On the other end of the spectrum we have Huawei which instead of linting their code is finding creative ways to trick auditing tools and hide such warnings from auditors:
[0] https://news.ycombinator.com/item?id=22712338
[1] https://developers.redhat.com/blog/2021/01/28/static-analysi...
The strncpy() function is less horrible than strcpy(), but
is still pretty easy to misuse because of its funny
termination semantics. Namely, that if it truncates it omits
the NUL terminator, and you must remember to add it
yourself. Even if you use it correctly, it's sometimes hard
for a reader to verify this without hunting through the
code. If you're thinking about using it, consider instead:
- strlcpy() if you really just need a truncated but
NUL-terminated string (we provide a compat version, so
it's always available)
- xsnprintf() if you're sure that what you're copying
should fit
- strbuf or xstrfmt() if you need to handle
arbitrary-length heap-allocated strings
I just did a search on the keywords 'banned' and 'strncpy' [2][0] https://lore.kernel.org/git/20180724092828.GD3288@sigill.int...

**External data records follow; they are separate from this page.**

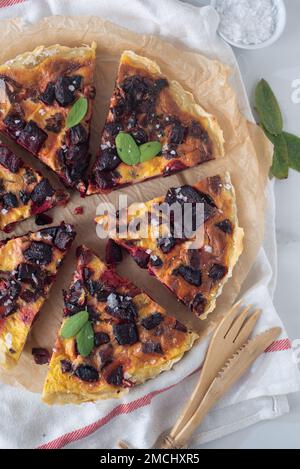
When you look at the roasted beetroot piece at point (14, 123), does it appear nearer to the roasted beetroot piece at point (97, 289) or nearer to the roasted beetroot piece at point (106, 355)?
the roasted beetroot piece at point (97, 289)

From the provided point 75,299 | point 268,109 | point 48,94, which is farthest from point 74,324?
point 268,109

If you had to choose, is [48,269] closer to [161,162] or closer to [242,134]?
[161,162]

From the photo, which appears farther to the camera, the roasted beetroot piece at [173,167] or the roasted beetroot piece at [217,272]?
the roasted beetroot piece at [173,167]

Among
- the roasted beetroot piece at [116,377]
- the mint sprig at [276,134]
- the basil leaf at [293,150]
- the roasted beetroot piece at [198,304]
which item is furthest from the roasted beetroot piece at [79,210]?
the basil leaf at [293,150]

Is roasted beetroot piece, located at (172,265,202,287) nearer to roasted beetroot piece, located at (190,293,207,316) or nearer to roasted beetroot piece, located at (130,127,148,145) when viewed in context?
roasted beetroot piece, located at (190,293,207,316)

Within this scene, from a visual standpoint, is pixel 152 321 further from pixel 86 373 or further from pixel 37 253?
pixel 37 253

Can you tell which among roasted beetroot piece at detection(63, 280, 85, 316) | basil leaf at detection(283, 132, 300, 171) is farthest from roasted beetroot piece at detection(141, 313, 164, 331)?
basil leaf at detection(283, 132, 300, 171)
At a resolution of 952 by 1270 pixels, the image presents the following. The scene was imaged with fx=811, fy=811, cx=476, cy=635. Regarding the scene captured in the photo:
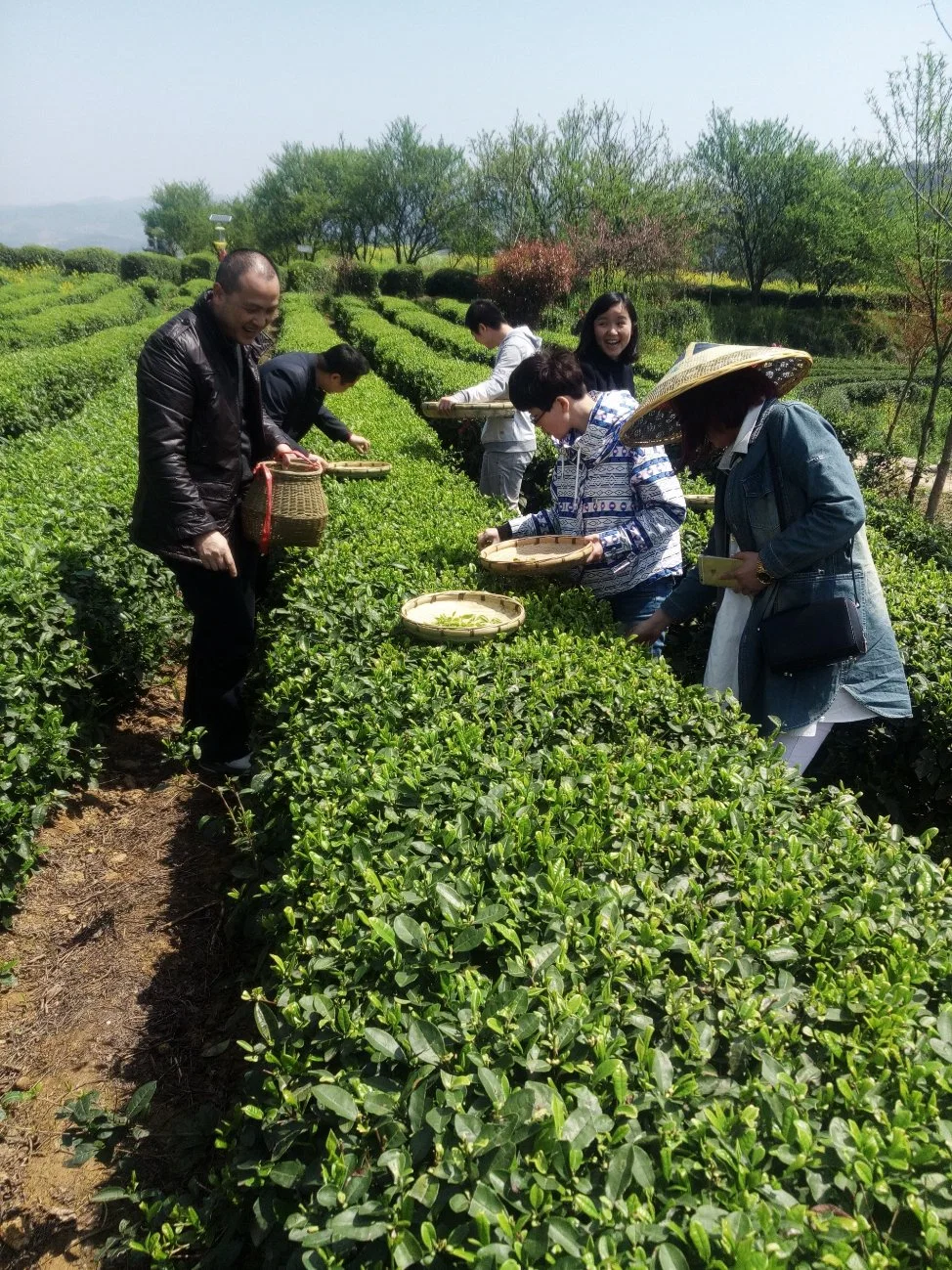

[1] https://lore.kernel.org/git/20190103044941.GA20047@sigill.in...
[2] https://lore.kernel.org/git/20190102093846.6664-1-e@80x24.or...
https://github.com/git/git/commits/master/banned.h
(Git development is done by emailing patches. Those patches include the git commit message, which we can see just by looking at the history of the file. Sometimes there's additional discussion on the ML, but the most important details are in the commit message because the git development team is very disciplined about that.)
https://github.com/git/git/commit/1fbfdf556f2abc708183caca53...
https://github.com/git/git/commit/91aef030152d121f6b4bc3b933...
It would be good to know what the commonly-accepted alternatives are.
For example: https://lgtm.com/rules/2154840805/
Much like with all other forms of effective censorship, I see this as a quick short-term "fix" with hidden long-term costs[1]. IMHO this sort of anti-thinking just leads to even worse, more dogmatic and cargo-cult, programmers who know less and less about the basics and then go on to make even more subtle errors.
Somehow the collective software industry has managed to propagate the notion that people are incapable of doing even basic arithmetic. Yet they think people are capable of creating complex systems with even more subtle behaviour? The justification would normally be because it's not directly affecting security. WTF. It's beyond stupid.
The only C function I think should be truly banned is gets(), because it is actually impossible to calculate what size of buffer it needs. That is not true of any of the others on this list.
[1] By short and long, I mean decades vs centuries.
Static analysis would probably be more robust, but way more involved.
/joke
It should be strncpy(a,b,(size_t)-1)!
- strcpy: no bounds check
- strcat: no bounds check
- strncpy: does not nul-terminate on overflow
- strncat: no major issues, probably to force usage of strlcat
- sprintf: no bounds check
- vsprintf: no bounds check
- gmtime: returns static memory
- localtime: returns static memory
- ctime: no bounds check
- ctime_r: no bounds check
- asctime: returns static memory
- asctime_r: no bounds check
The str functions all have safer alternatives. The time functions have reentrant alternatives, and/or alternatives that provide a bounds check.